Public Order Management Act, 2013 (Act 9 of 2013)

Date of assent: 
02 October 2013
Commencement date: 
20 November 2013

Issue Addressed:

The Act, often called the “POM Act,” was proposed in 2009 and approved by a parliament controlled by President Yoweri Museveni’s National Resistance Movement (NRM). The main goal of the Act was protecting public order and maintaining safety. The Act itself states that its underlying principle is to “regulate the exercise of the freedom to assemble and to demonstrate together with others peacefully and unarmed and to petition in accordance with Articles 29(1)d and 43 of the Constitution.” Supporters and the police said that it was practical and necessary to prevent protests from turning violent, disrupting businesses, or resulting in death. The Prime Minister Amama Mbabazi added that the Act restricted the police from infringing on peoples’ fundamental human rights. However, some hypothesized that the Act was really intended to stifle the freedoms of association and expression and undermine civil society work.

Summary of the Act

The Act sets out the process in which public meetings must be organised and held. organisers have to submit notice of and information about a meeting or assembly to the police between 3 and 15 days before a public meeting. Meetings can only take place from 7 a.m. to 7 p.m. Members of the public need permission to enter restricted places including Parliament, the State House, State Lodges, international airports, and the courts.

It is an offense to hold a public meeting without meeting the notice and approval requirements first, or if the details of the event differ from those specified in the notice.

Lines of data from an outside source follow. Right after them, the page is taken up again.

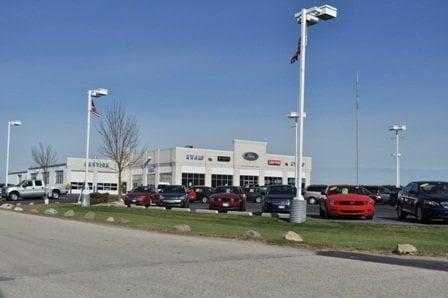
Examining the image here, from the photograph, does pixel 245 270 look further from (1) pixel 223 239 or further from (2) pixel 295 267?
(1) pixel 223 239

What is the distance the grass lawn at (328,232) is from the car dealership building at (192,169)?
2401 inches

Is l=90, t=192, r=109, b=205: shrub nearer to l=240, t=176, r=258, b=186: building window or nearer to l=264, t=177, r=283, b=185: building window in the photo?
l=240, t=176, r=258, b=186: building window

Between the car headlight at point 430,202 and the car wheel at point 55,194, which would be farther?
the car wheel at point 55,194

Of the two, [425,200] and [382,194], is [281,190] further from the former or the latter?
[382,194]

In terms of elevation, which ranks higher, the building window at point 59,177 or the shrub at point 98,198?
the building window at point 59,177

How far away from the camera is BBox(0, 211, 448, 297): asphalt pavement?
28.1ft

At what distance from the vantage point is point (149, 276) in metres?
9.83

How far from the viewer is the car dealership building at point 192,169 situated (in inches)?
3396

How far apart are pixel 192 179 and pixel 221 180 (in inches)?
197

The police have 48 hours to respond to public meeting requests with either approval or disapproval of the public meeting. They may deny permission to hold the meeting if there is another public meeting at that time and location, or the venue would be unsuitable for purposes of crowd control, or if the meeting would interfere with lawful business. Police may also disperse spontaneous public meetings where another meeting is taking place at the same venue, the venue is unsuitable, or it will interfere with lawful business. The police are responsible for providing security to participants and other members of the public, ensuring fairness and equal treatment of parties by giving consistent responses to similar requests, carrying out risk assessments, identifying an appropriate traffic plan, directing traffic, and dispersing defiant or unruly crowds. Organisers are responsible for making sure participants adhere to the required criteria and assembly plan, cooperating with police, ensuring that statements made to the public do not conflict with any law, and ensuring the meeting ends by 7:00 p.m.

Breaking the law comes with prison time, with maximums ranging from one to two years, and/or a monetary fine.


Parliament passed the Public Order Management Act despite “fierce criticism from religious leaders, opposition MPs and the public as well as rights groups.” President Museveni's supporters and police claimed the bill was a practical measure to prevent protests from becoming violent or disrupting businesses.

The POM Act gives police tremendous authority and discretion. It also creates hurdles that organisers must overcome before holding public meetings, including planning in advance, providing all the relevant information to officers, and making sure the gathering stays on course. Furthermore, the 7 a.m. to 7 p.m. time limit is strict. The Act also limits access to important government zones where people would be likely to want to protest. Although the Act requires permission to be given fairly, there is room for abuse of power and targeting of disfavoured groups. For example, reports show that opposition leader Kizza Besigye was arrested multiple times for trying to organise protests about the cost of living. Ugandan police also arrested another opposition politician, Bobi Wine, firing teargas at supporters at his rally. He then faced charges for violating the Act.

In 2020, Uganda’s Constitutional Court nullified part of the Act. The Court declared Section 8, which gave the Inspector General of Police power to prevent or stop public gatherings, illegal and unconstitutional. Justice Cheborion Barishaki ruled that the Section violated Article 43(2)(c) of Uganda’s Constitution which requires that limitations on rights and freedoms be acceptable and demonstrably justifiable. He stated that police do not know what protests may or may not result in breach of peace, so gatherings should not need permission beforehand provided they are peaceful, and police should simply deploy personnel to make sure the gathering remains peaceful. However, there was some disagreement over the meaning of the decision and whether the entire Act was void, or just Section 8.  Deprose Muchena, Amnesty International’s Director for East and Southern Africa, called for Parliament to repeal the rest of the law.